来訪を告げるインターホンが狭い部屋に響き渡った。
ぱっと顔を上げた私は、読んでいた雑誌を放り出して玄関までの短い廊下を走る。
「昴さん!」
扉の外には、仕事から直帰してくれた大好きな彼。
今夜は私の家にお泊まりなのだ。
「ただいま。…お前、また確認しなかっただろ」
「あ」
昴さんは目を細めると私の頬をぎゅっとつねった。
「確認もせずにドアを開けるなって言ったよな? 強盗や変質者だったらどーすんだ? あ?」
「ふっ、ふいふぁへふ」
またやってしまった。
昴さんだ!と思うと勢いのままにドアを開けてしまう癖がどうも抜けない。
「ったく…」
昴さんは白いため息をひとつ吐いて、手を離した。
解放された頬をさすりながら彼を見上げる。
そのとき初めて気付いた。
「昴さん…顔色悪くないですか?」
いつもより血色が優れない気がする。
「もしかして具合悪かったりとか…」
「そんなことねーよ。ほら、早く中入れ」
さらっと否定されて急かされる。
それもそうだと思い、玄関先に降り立っていた私はとりあえず踵を返した。
受け取ったスーツの上着をハンガーに掛けながら昴さんを見やる。
やっぱり顔色が良くない。
ネクタイを取り去り腕時計を外しにかかる仕草だって、いつにも増して気だるげに見える。

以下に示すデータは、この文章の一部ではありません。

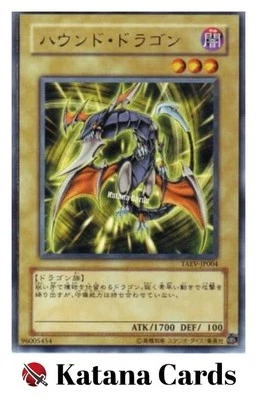 Yugioh Cards | Hunter Dragon Rare | TAEV-JP004 Japanese - Image 1 of 4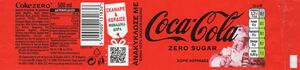 Coca Cola Zero Sugar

ハンガーを所定の位置に掛けた私は移動して彼の正面に立った。
腕を伸ばして、その額に手のひらをあてる。
もう片方は自分の額へ。
「…何?」
昴さんは手首に手をかけたまま静かに問う。
「熱は無さそうですね…」
「ねぇよ。そんなもん」
あてられた手を掴んでそっと外す。
けれど気遣わしげな表情で見上げる私と視線がかち合うと、その動きを止めた。
そして少し躊躇うような表情を見せて──
やがて伏せ目がちに口を開いた。
「…少し頭痛がするだけだ。心配いらねぇよ」
落とした視線の先にある、掴んだままの私の手の甲を親指でそっと撫でる。
「やっぱり…。大丈夫ですか? 横になったほうがいいですよ」
「平気だよ。大したことねぇから」
冷えたままの昴さんの手をきゅっと握った。
「昴さんが体調悪くするなんて滅多にないじゃないですか。心配です」
彼は自由な方の手で、子供に言い聞かせるように私の頭を撫でる。
「ありがとな。でも大丈夫だ。First nameの晩飯も作らねーとだし」
「ご飯なんてどうにでもなります。だから休んでください」
壁際のベッドを指差す。
私が体調を崩そうものなら、ものすごく心配して何もさせてくれなくなるというのに。
自分の事になるとこれだ。
「別にこんくらいで…」
言い返しかけた昴さんだけど、真っ直ぐに見上げる私を見るとやはり口をつぐんだ。
「……わかったよ。寝ればいいんだろ?」
ほっと安堵の息を漏らした。
「よかった」
「でもおまえ膝枕な」
「──えぇ!?」
文句あるのかと目が言っている。
「だ、って膝枕って…ちゃんと眠らないとだめですよ」
「そこまで重病じゃねぇよ。貸せ。膝」
堂々と言い放つ。彼の中ではすでに決定事項らしい。
「あったかくして寝たほうが…」
「膝」
それ以上の反抗は許されなかった。